* [Exercise prompt]: Give again, exactly as written, the lines of the records below from the line with "IKEA/ Ikea IKEA" to the line with "Beams School Long". Both end lines count; pictures do not.

* [Records shown]:
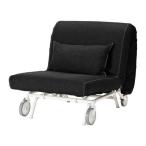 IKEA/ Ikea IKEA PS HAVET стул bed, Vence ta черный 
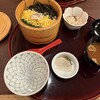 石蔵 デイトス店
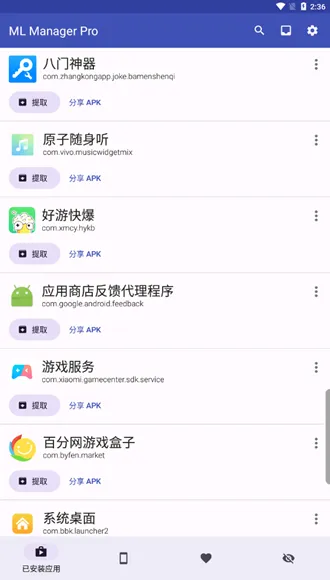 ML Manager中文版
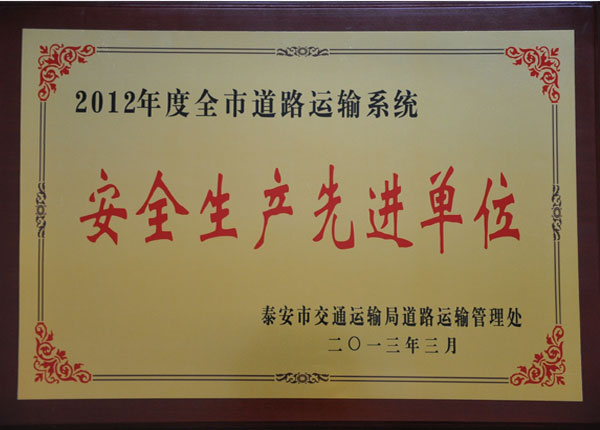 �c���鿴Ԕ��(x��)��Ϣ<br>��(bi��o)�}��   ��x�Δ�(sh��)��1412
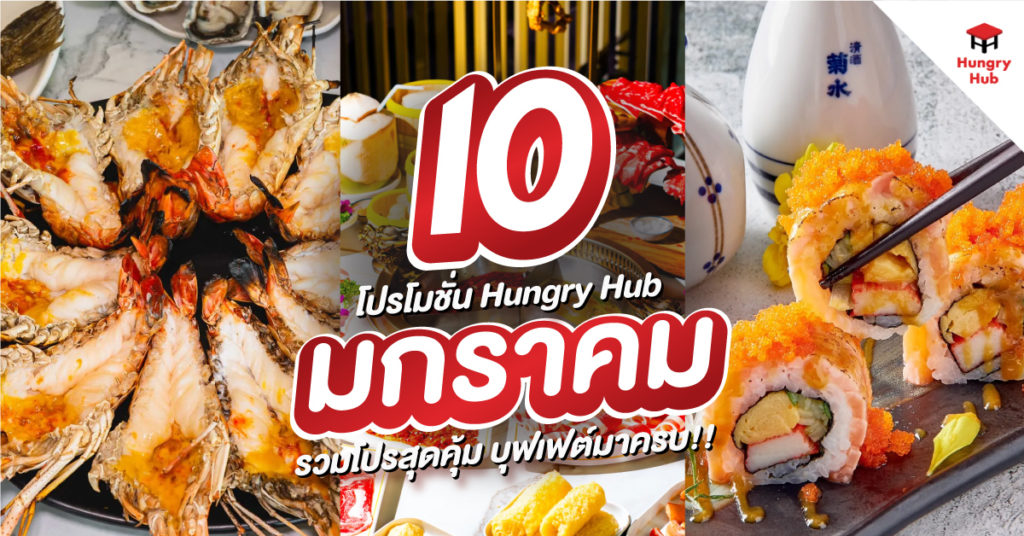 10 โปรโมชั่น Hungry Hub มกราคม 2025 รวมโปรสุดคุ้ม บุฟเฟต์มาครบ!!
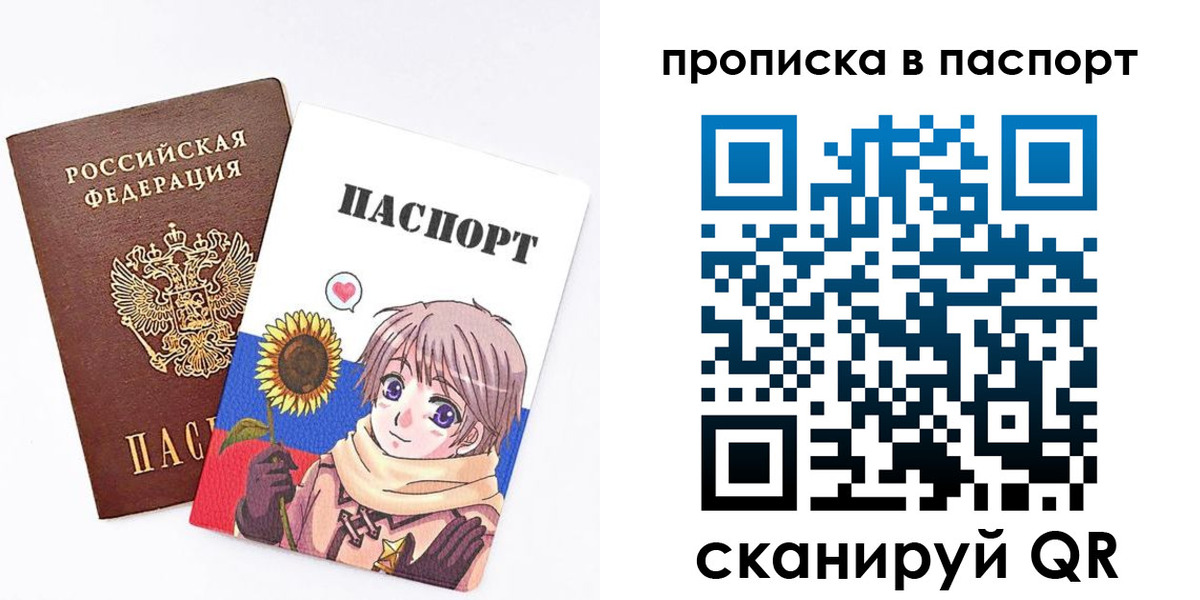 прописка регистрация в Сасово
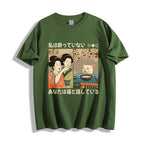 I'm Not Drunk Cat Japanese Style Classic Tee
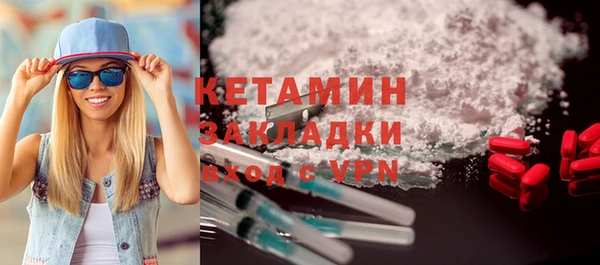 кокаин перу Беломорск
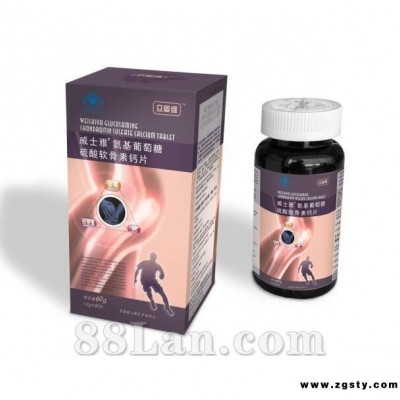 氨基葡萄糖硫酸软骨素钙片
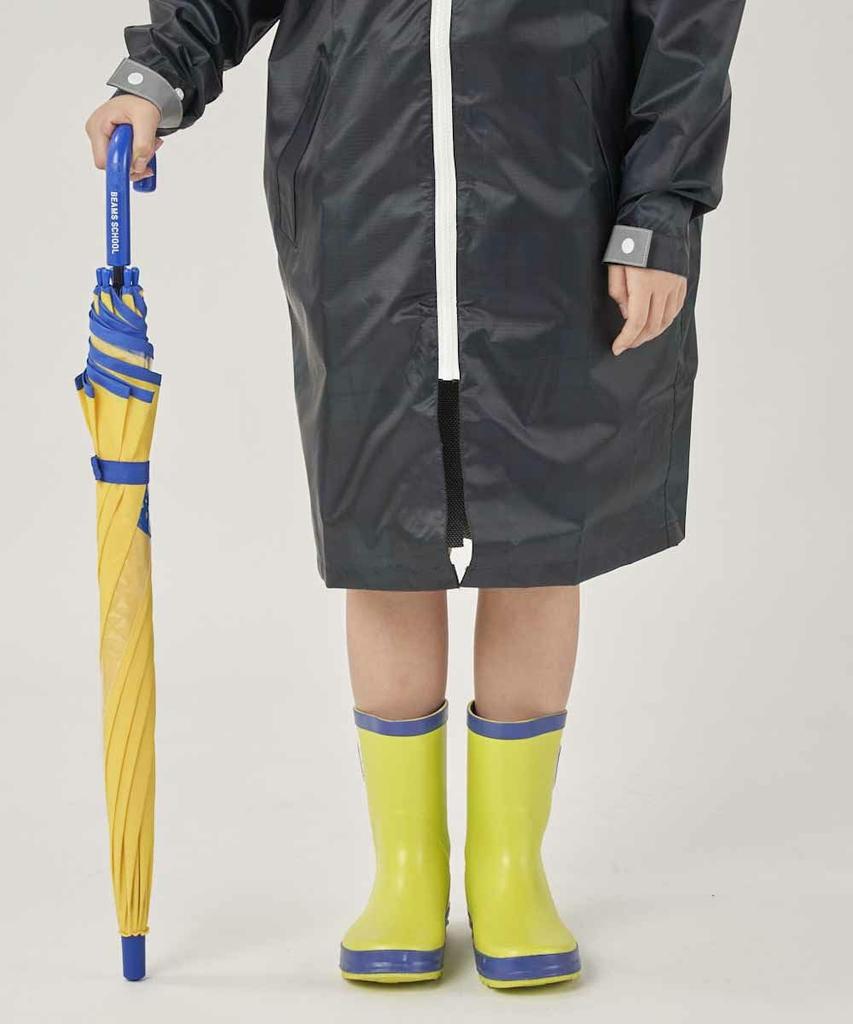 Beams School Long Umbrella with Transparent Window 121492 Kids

...

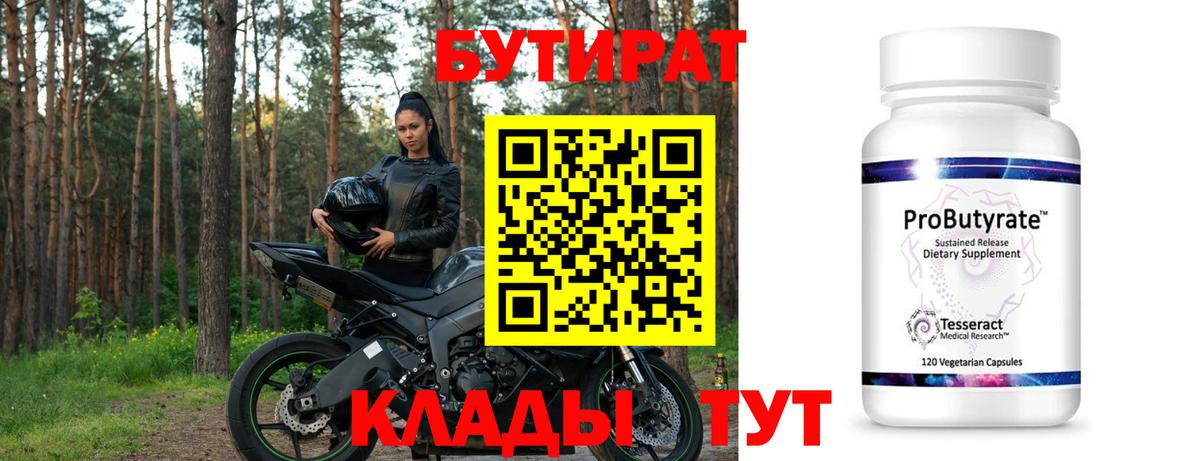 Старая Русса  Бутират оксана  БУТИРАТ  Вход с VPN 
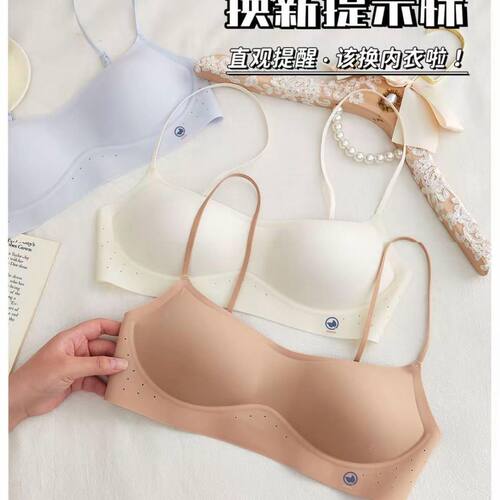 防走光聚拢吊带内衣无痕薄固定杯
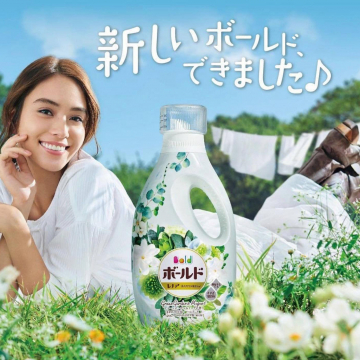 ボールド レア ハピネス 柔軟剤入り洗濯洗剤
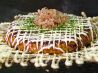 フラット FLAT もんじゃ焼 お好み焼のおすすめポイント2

* * *

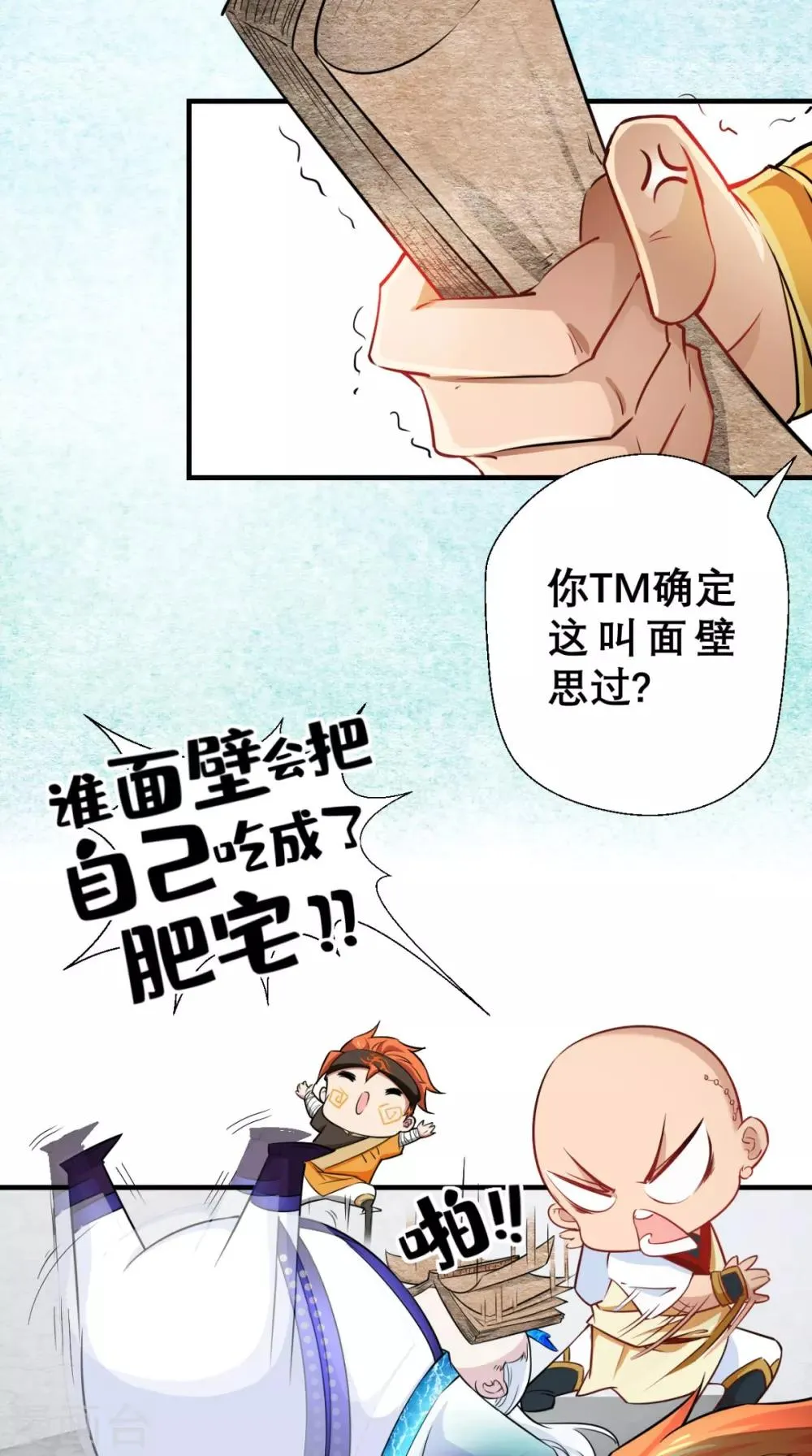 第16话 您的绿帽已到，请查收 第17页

* [Solution]:
 IKEA/ Ikea IKEA PS HAVET стул bed, Vence ta черный 
 石蔵 デイトス店
 ML Manager中文版
 �c���鿴Ԕ��(x��)��Ϣ<br>��(bi��o)�}��   ��x�Δ�(sh��)��1412
 10 โปรโมชั่น Hungry Hub มกราคม 2025 รวมโปรสุดคุ้ม บุฟเฟต์มาครบ!!
 прописка регистрация в Сасово
 I'm Not Drunk Cat Japanese Style Classic Tee
 кокаин перу Беломорск
 氨基葡萄糖硫酸软骨素钙片
 Beams School Long Umbrella with Transparent Window 121492 Kids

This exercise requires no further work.